The young man did have a serious message, one that had to do with creeping neutralism in the British Isles and the danger it poses to the defense of the West. The recent British Labor Party proclamation should be enough to send chills down the spine of anyone who believes in the concept of allied security. Undoubtedly, then, the man is right to worry, although he is too young to remember another time in the late thirties when the Oxford Group was giving out similar signals about a Britain gone soft. That movement, along with Reichsmarschall Hermann Göring's bomber force, was a casualty of the Battle of Britain.
Still, there is no denying dangerous signs do exist that a substantial number of people in Britain believe in unilateral disarmament, even if the consequences of that disarmament mean shuffling off into the dreary shadows of the Soviet Empire.
The immediate catalyst for Europe's disarmament movement is the program for modernizing and enhancing NATO's nuclear weapons arsenal, a program that will bring cruise missiles to England's midlands. This better red than dead syndrome is not, of course, confined to the UK. The October disarmament rally in Bonn drew 250,000 people into the narrow streets of that somber old town.
Clearly, no one can question the seriousness of the times. What is in question, apparently, is the resolve of Europeans to face up to them. Since a good bit of this neutralism stems from the hysteria arising from any contemplation of nuclear war, the argument that nuclear war is best prevented by nuclear strength gets lost in the polemics. Rolling over is a less contentious, hence easier, option.
After all these years, it must now be plain to everyone, Soviets and NATO allies alike, that there will never be a serious effort on the part of the Alliance to balance off the Soviet conventional preponderance. For whatever reason, and no one has yet come up with a reassuring one, the Soviets continue to maintain, and add to, Warsaw Pact conventional forces far greater in size than any conceivable NATO threat can justify, a policy they have now applied to their nuclear forces.
Some years ago, NATO's theater nukes were, along with an implied intention to use them if a Soviet invasion got out of hand, the equalizer. Now, with SS-20s threatening all of Europe, the NATO arsenal is beginning to look less formidable and hence less credible. If the protesters have their way in banning these new nuclear weapons, there would be little basis for any credibility at all in NATO's strategy of flexible response. And if the strategy has no credibility, of what use is the Alliance?
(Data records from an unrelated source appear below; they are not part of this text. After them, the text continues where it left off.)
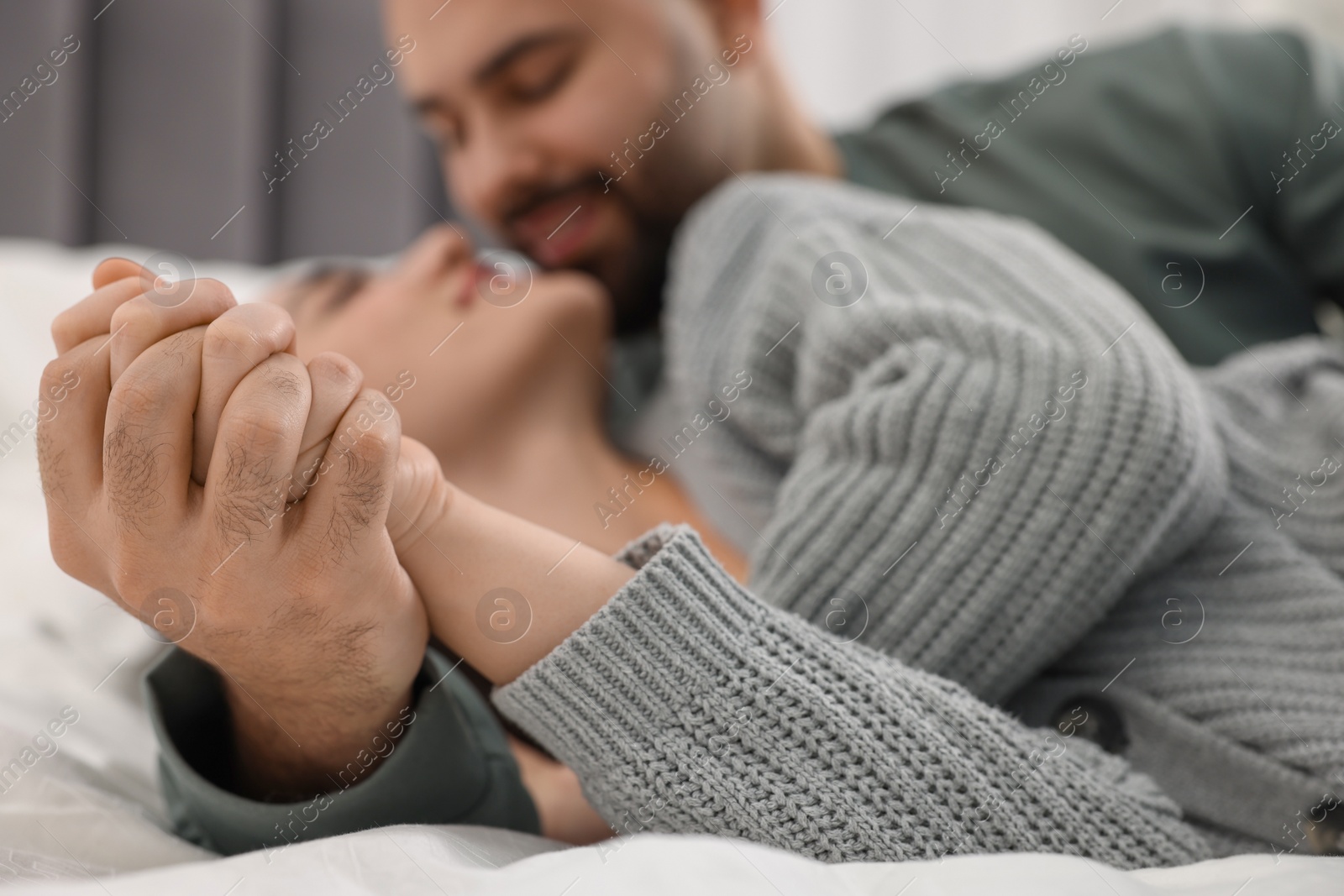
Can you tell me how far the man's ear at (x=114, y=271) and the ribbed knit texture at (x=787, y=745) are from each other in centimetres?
23

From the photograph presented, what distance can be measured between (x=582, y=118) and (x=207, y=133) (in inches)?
22.5

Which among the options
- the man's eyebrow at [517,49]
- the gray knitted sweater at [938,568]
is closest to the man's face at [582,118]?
the man's eyebrow at [517,49]

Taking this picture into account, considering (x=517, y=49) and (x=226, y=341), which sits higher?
(x=517, y=49)

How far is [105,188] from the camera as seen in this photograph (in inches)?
45.5

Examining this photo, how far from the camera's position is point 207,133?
1.16m

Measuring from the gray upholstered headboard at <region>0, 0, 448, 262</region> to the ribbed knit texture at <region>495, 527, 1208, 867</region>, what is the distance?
992 millimetres

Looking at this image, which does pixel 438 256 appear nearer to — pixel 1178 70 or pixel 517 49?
pixel 517 49

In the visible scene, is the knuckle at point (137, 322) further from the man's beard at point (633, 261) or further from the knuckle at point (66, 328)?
the man's beard at point (633, 261)

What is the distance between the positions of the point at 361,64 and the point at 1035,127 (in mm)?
846

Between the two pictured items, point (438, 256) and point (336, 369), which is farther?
point (438, 256)

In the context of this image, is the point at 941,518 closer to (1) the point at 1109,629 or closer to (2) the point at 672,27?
(1) the point at 1109,629

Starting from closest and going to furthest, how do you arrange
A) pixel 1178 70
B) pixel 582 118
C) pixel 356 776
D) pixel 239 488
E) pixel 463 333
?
pixel 239 488
pixel 356 776
pixel 463 333
pixel 582 118
pixel 1178 70

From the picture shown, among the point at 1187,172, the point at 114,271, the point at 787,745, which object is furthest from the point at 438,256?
the point at 1187,172

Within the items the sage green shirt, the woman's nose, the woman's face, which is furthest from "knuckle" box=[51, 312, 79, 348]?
the sage green shirt
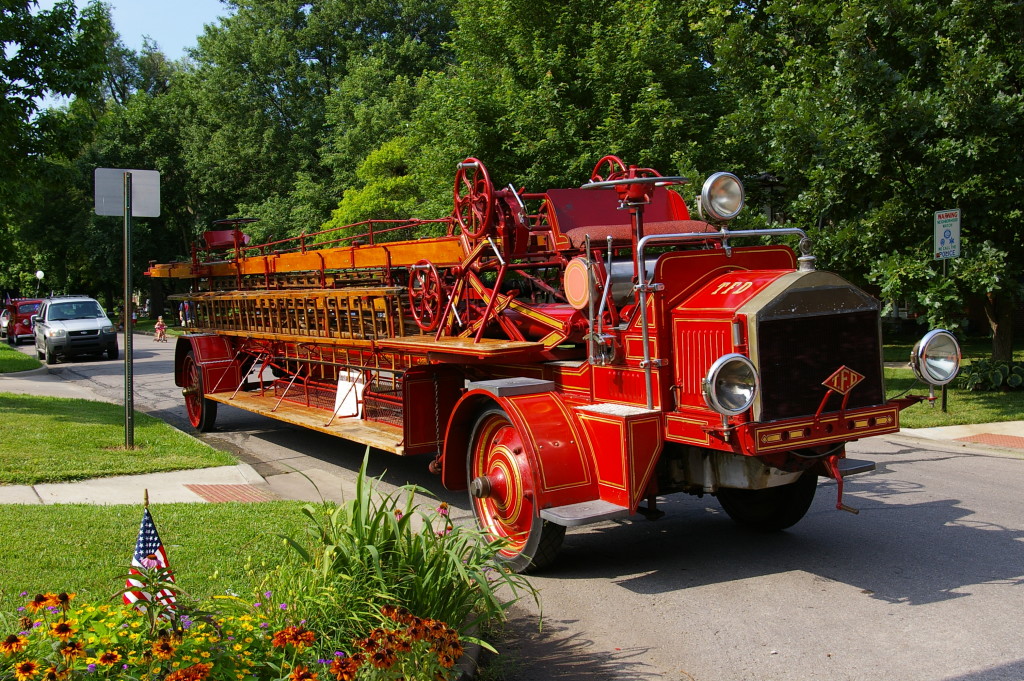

And so, while there may be good cause for worry about the way things are going in the UK, especially if the elections in 1984 (how did Orwell ever fasten on that year?) bring the radical Labor faction to power, our present concern should be saved for the Continent.
According to another recent visitor, this time a German with a long and distinguished record in both military and civilian life, these are discouraging times in the Federal Republic. The demonstration in Bonn was not just an orchestrated performance of radicals and innocents, although there was some of that, but an alarming indication of a drift toward neutralism. Willy Brandt, a discredited political figure after the disclosure that his trusted aide, Guillaume, was a professional East German spy, has emerged once again to bedevil his fellow Social Democrat Chancellor Helmut Schmidt, with statements calculated to undermine the German decision to accept Pershing I missiles.
This campaign from the left, along with the nervous indecision of the weak coalition governments in Belgium and the Netherlands, gives the nuclear weapon modernization program a decidedly shaky future. Only Italy, for all its political troubles, seems steadfast in the decision to accept the missiles. Even there, the disarmament movement managed to organize 250,000 demonstrators on an October day in Rome. All of which suggests there is an unseen hand masterminding and coordinating these anti-nuclear, anti-American, outbursts throughout Europe.
These are tricky days for NATO and for the whole concept of European defense. Greece, with the election of Andreas Papandreou making NATO's bad dreams come true, is now, at best, an uncertain quantity. We have yet to see what France's turn to the left will do to its NATO ties which have been, since de Gaulle, a la carte, and thus unpredictable.
This is not the best Christmas season ever, but we have seen a lot less cheery ones. For those of us who can remember, there was that last lunge of von Rundstedt through the Ardennes in December 1944, which seemed to threaten an interminable extension of a war we had thought almost won. Then there was a cold Christmas in 1948 when Europe, just beginning to dig out from World War II, seemed on the edge again. The hope for averting a Soviet walkover hinged on the tenuous link of the Berlin Airlift.
The memories of Christmases in Korea and, finally, Vietnam, are not happy ones. We have seen a lot of trouble these past forty years, but one way or another, we still have things better than the people who have caused the trouble. It cannot be accidental, not after all that time.